> _Study text_

* * * *

What do international trade agreements have to do with consumer protections? Increasingly, the answer seems to be “too much.”
Recently, the United States joined Mexico and the Dominican Republic in challenging Ireland’s regulation of alcoholic beverage labeling in the World Trade Organization. The new Irish law would require alcoholic beverage labels to disclose calories, the amount in grams of alcohol per serving and per container, and various health warning statements including, most importantly: “There is a direct link between alcohol and fatal cancers.”
For United States trade officials, these labeling rules are an “unlawful trade barrier.” For consumer and public health advocates, they are a template for how to design labels to prevent inadvertent overconsumption and raise awareness of alcohol’s role as the third most important modifiable risk factor for cancer deaths in the U.S.

* * * *

> _What is needed_
Reproduce word for word the stretch of the alcohol labeling passage from "What do international" through "in the U.S.".

> _Given data_
* * * *

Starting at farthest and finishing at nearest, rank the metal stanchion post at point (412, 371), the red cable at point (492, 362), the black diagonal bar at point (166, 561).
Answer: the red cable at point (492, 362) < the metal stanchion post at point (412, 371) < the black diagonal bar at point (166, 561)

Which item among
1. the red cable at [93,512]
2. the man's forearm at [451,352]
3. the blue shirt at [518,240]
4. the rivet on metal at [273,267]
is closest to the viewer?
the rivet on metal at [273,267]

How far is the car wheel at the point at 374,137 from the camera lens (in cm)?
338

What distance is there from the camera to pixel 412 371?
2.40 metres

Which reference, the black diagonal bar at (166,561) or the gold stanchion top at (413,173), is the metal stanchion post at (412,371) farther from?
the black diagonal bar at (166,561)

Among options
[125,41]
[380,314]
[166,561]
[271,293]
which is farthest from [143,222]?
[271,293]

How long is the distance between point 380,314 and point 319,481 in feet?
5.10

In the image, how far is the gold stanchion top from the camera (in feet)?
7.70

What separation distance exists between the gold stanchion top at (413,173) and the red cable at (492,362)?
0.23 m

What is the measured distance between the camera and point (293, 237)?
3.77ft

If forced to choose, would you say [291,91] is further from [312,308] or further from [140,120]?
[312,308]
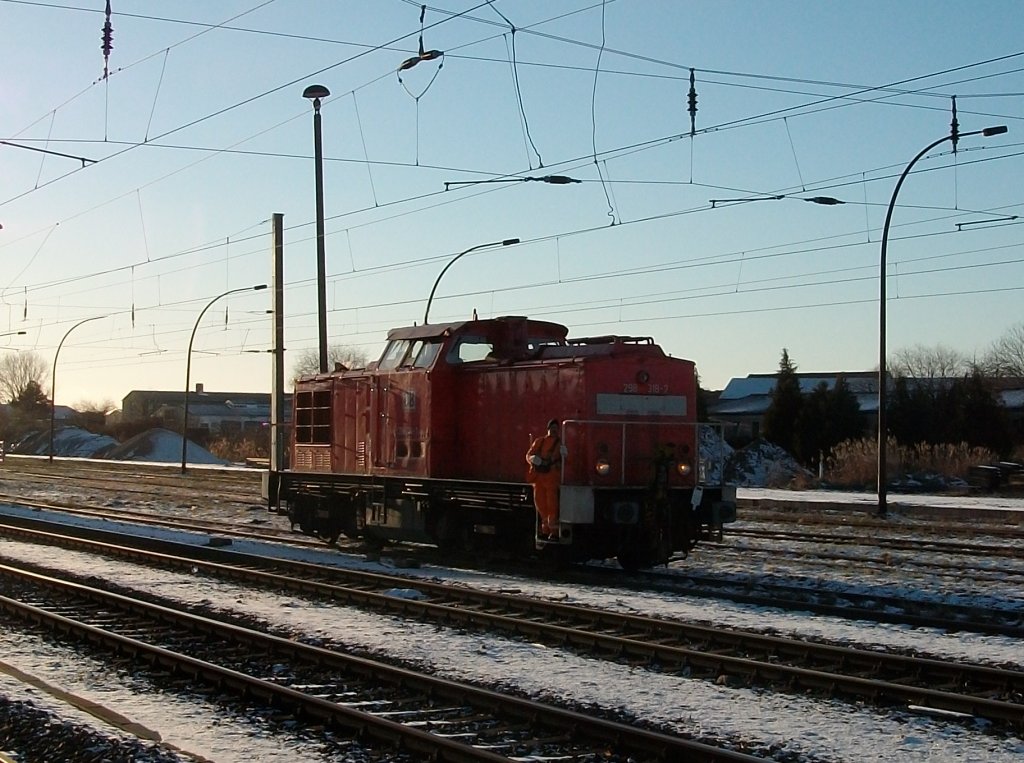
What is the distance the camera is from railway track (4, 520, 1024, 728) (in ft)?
28.4

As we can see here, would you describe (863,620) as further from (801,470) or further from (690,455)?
(801,470)

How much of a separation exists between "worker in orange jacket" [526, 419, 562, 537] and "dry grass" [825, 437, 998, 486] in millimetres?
28129

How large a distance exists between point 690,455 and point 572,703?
26.5 feet

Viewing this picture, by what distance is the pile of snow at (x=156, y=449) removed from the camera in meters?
78.8

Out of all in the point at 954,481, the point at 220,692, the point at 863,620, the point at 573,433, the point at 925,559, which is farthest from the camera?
the point at 954,481

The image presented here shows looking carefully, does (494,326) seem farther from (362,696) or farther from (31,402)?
(31,402)

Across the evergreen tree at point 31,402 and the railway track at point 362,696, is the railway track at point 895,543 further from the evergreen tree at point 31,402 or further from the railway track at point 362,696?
the evergreen tree at point 31,402

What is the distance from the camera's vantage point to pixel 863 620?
12.1 metres

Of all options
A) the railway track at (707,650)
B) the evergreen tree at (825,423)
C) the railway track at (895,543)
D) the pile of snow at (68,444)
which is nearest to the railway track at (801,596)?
the railway track at (707,650)

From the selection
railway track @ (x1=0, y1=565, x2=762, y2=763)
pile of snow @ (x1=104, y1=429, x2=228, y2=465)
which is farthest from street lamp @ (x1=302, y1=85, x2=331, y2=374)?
pile of snow @ (x1=104, y1=429, x2=228, y2=465)

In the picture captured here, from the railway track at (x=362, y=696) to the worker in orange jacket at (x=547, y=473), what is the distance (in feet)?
15.2

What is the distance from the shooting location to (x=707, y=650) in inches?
414

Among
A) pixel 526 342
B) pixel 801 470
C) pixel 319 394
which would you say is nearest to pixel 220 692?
pixel 526 342

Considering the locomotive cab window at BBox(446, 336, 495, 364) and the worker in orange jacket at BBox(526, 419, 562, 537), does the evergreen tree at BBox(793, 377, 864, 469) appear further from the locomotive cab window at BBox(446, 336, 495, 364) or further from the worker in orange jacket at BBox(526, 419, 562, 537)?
Answer: the worker in orange jacket at BBox(526, 419, 562, 537)
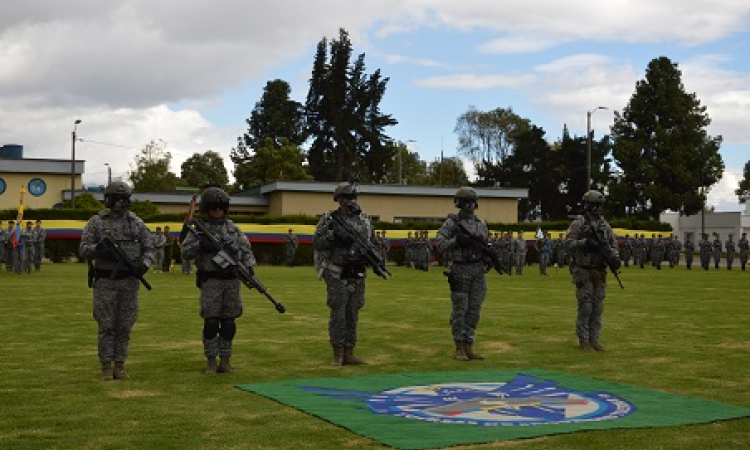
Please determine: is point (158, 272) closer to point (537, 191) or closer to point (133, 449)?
point (133, 449)

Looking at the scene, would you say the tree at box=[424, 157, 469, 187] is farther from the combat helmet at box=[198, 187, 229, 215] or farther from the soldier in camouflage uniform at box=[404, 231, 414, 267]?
the combat helmet at box=[198, 187, 229, 215]

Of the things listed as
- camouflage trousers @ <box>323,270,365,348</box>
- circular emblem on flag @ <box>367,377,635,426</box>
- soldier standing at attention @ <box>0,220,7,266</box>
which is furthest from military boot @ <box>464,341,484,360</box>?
soldier standing at attention @ <box>0,220,7,266</box>

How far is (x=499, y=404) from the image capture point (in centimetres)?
927

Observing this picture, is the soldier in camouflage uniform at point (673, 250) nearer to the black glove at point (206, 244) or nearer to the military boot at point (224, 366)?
the military boot at point (224, 366)

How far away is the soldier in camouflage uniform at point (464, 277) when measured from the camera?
42.4ft

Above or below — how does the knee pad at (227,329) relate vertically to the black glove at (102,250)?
below

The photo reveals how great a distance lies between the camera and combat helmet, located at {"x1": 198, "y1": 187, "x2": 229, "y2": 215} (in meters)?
11.5

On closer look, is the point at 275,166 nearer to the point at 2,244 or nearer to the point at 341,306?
the point at 2,244

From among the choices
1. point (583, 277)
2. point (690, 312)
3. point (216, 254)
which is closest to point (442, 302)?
point (690, 312)

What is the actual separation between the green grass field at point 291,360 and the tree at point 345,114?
66.0 metres

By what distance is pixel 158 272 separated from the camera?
38.2 metres

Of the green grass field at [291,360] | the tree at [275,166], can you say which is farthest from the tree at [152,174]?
the green grass field at [291,360]

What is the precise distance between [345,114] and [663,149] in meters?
30.9

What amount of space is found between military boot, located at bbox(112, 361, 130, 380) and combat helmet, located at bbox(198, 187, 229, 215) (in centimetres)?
210
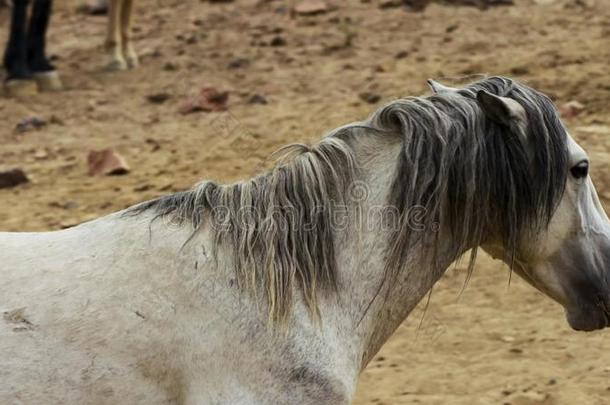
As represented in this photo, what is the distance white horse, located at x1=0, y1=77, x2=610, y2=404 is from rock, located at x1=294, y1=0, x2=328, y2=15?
754 cm

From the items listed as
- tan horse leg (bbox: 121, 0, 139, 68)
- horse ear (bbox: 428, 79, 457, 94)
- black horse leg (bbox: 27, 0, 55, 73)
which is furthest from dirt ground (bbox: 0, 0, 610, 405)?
horse ear (bbox: 428, 79, 457, 94)

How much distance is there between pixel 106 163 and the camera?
7406 mm

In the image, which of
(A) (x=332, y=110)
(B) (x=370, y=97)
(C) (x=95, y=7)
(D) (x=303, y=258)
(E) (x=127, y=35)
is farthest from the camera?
(C) (x=95, y=7)

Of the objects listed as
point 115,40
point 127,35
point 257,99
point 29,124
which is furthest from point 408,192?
point 127,35

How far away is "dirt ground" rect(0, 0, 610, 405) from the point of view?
490 centimetres

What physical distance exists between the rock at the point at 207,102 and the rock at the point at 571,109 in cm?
243

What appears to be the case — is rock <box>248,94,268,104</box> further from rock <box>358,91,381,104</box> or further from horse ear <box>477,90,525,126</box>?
horse ear <box>477,90,525,126</box>

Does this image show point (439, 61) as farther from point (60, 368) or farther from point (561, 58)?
point (60, 368)

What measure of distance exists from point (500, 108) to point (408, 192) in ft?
1.01

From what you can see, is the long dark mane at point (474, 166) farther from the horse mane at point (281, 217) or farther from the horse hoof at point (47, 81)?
the horse hoof at point (47, 81)

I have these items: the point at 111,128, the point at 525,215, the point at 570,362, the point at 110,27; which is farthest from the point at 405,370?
the point at 110,27

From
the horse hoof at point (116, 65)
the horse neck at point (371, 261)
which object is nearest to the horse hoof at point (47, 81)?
the horse hoof at point (116, 65)

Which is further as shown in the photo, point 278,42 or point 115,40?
point 278,42

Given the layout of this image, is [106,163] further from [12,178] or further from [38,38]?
[38,38]
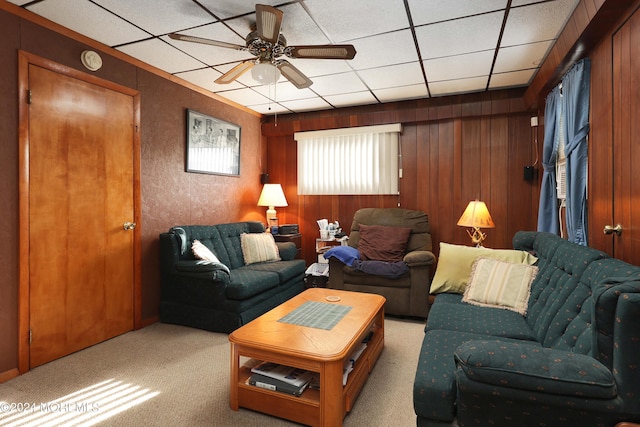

* * * *

> _Exercise response_
What do international trade agreements have to do with consumer protections? Increasingly, the answer seems to be “too much.”
Recently, the United States joined Mexico and the Dominican Republic in challenging Ireland’s regulation of alcoholic beverage labeling in the World Trade Organization. The new Irish law would require alcoholic beverage labels to disclose calories, the amount in grams of alcohol per serving and per container, and various health warning statements including, most importantly: “There is a direct link between alcohol and fatal cancers.”
For United States trade officials, these labeling rules are an “unlawful trade barrier.” For consumer and public health advocates, they are a template for how to design labels to prevent inadvertent overconsumption and raise awareness of alcohol’s role as the third most important modifiable risk factor for cancer deaths in the U.S.